Nose, Epithelium - Necrosis
comment:Epithelial necrosis ( Figure 1 , Figure 2 , Figure 3 , Figure 4 , Figure 5 , and Figure 6 ) a common lesion in inhalation studies, particularly with strong irritants, but may also be seen in other types of studies. A number of changes may manifest with epithelial necrosis, including pyknosis or karyorrhexis of nuclei, karyolysis, cell fragmentation, increased cytoplasmic eosinophilia, the presence of cell debris, indistinct cell outlines, and exfoliation of cells. Any of the epithelial or other cell types may be affected, and the necrosis may extend into associated structures such as the nasal glands, nasolacrimal ducts, and nasal turbinate bone ( Figure 6 ). Loss of sensory cells in the olfactory epithelium is frequently accompanied by atrophy of the nerve bundles in the lamina propria.

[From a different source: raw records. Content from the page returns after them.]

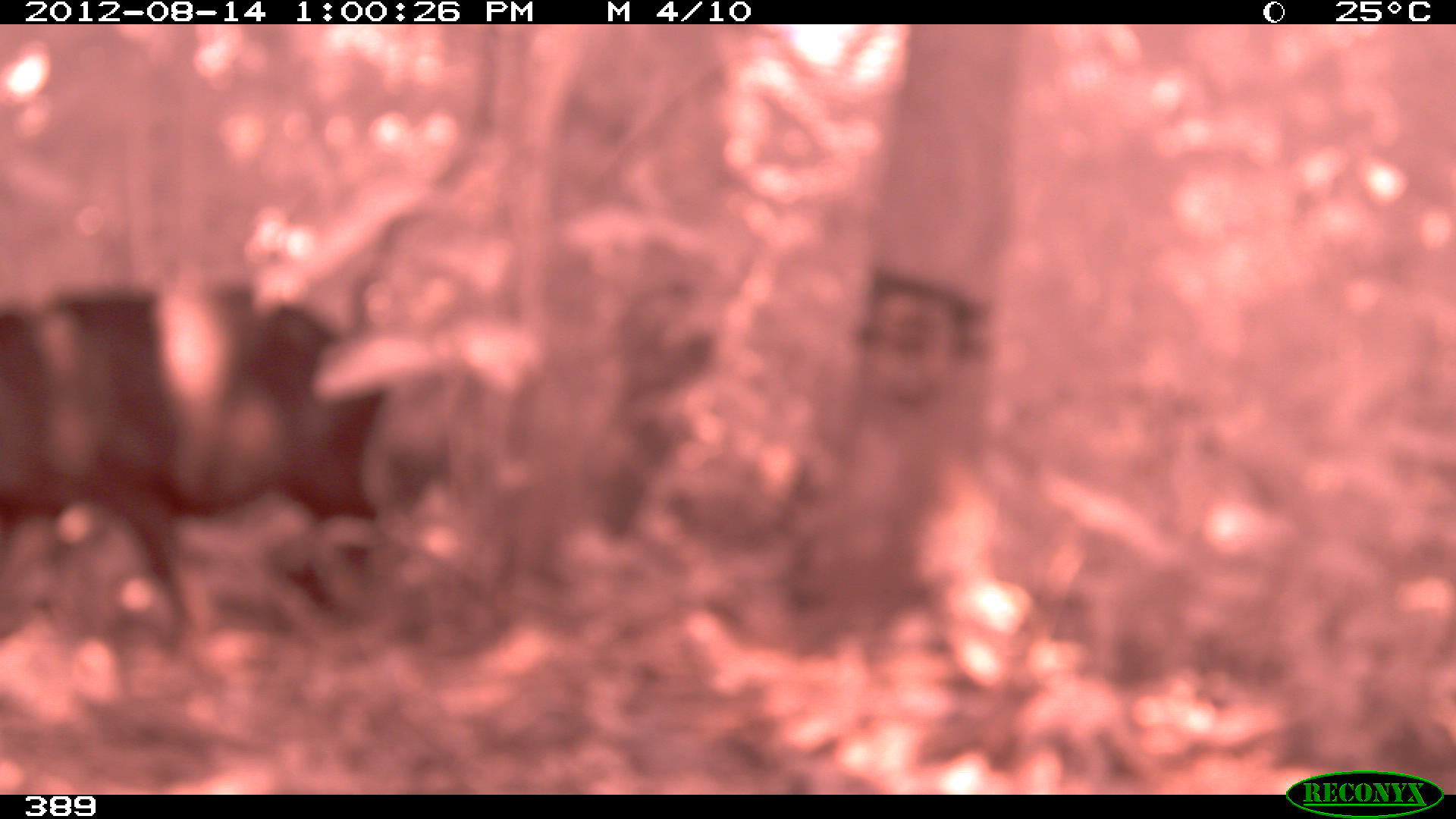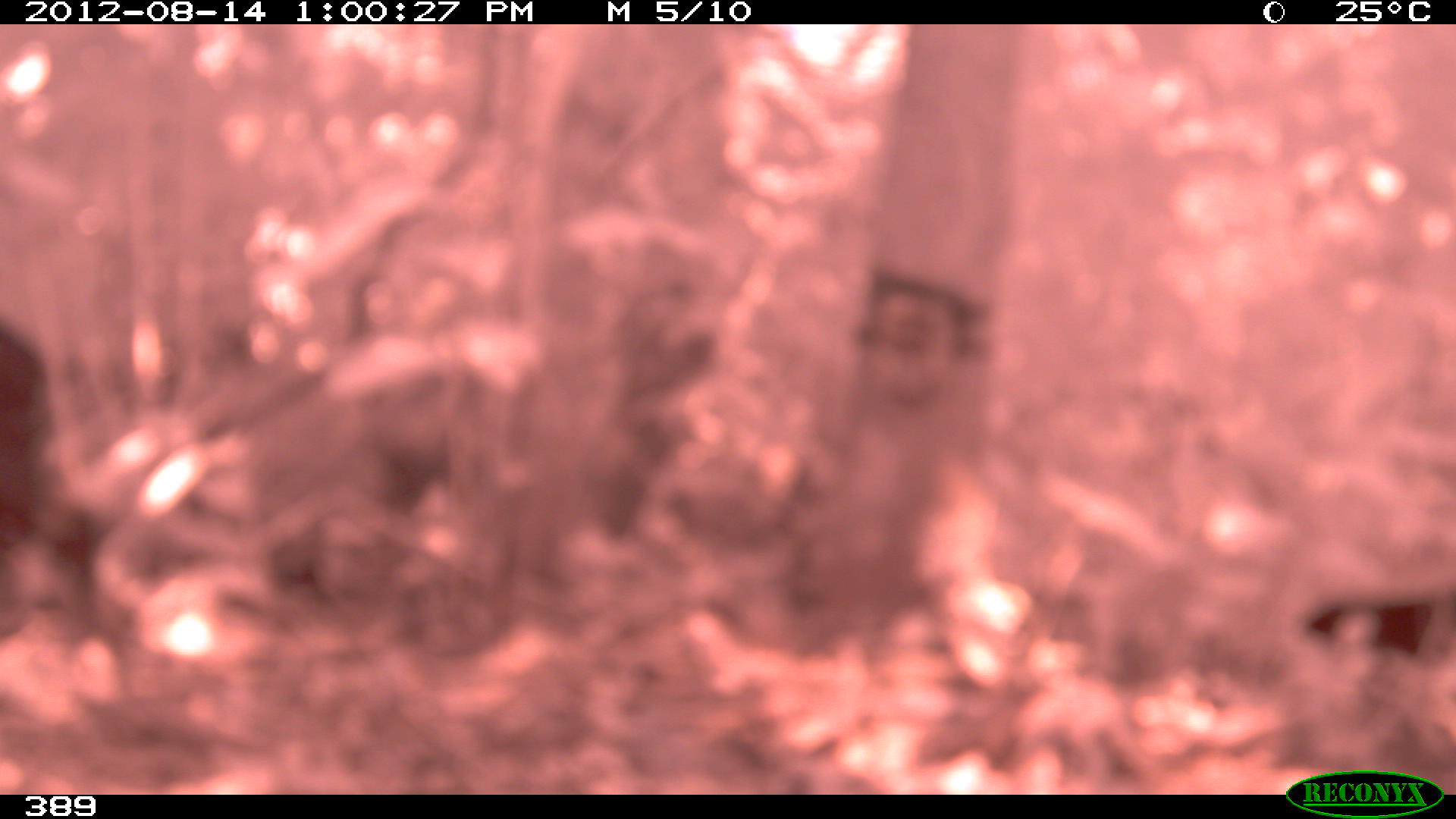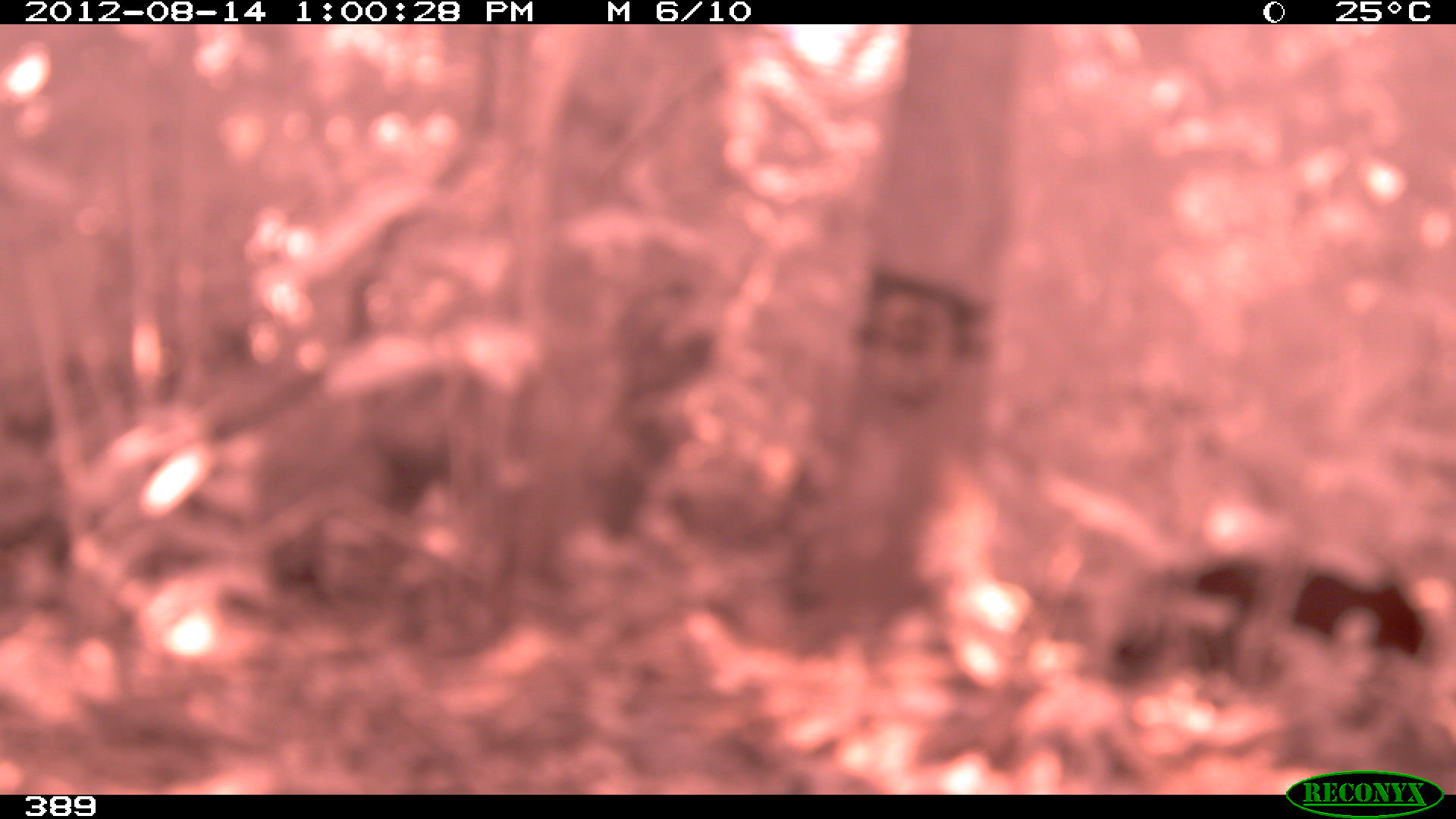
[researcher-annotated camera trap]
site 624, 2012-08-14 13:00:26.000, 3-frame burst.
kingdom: Animalia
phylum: Chordata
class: Mammalia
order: Artiodactyla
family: Tayassuidae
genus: Tayassu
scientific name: Tayassu pecari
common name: white-lipped peccary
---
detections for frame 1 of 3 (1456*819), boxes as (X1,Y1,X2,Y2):
tayassu pecari: (0,282,387,635)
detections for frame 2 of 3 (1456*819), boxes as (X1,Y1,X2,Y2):
tayassu pecari: (0,316,114,646); (1295,591,1456,692)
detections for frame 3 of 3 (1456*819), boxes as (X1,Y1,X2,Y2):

recommendation:Epithelial necrosis should be diagnosed and graded whenever present. The necrotic cells, or remnants thereof, must be present if necrosis is to be diagnosed. If necrotic cells are not present, then ulcer or erosion should be diagnosed. A site modifier (e.g., respiratory, transitional, squamous, or olfactory epithelium, vomeronasal organ, lacrimal duct) should be included in the diagnosis to indicate the location of the lesion. If the lesion is present in more than one location, it should be diagnosed separately for each location in which it is a prominent change. Necrosis may occur in the presence of other olfactory changes and should be diagnosed when present as a distinct, clearly defined entity. Necrotic lesions that are secondary to other lesions, such as inflammation, should not be diagnosed separately unless warranted by severity but should be described in the pathology narrative. Associated lesions, such as inflammatory cell infiltrate, inflammation, turbinate bone necrosis, or hemorrhage, should not be diagnosed separately unless warranted by severity.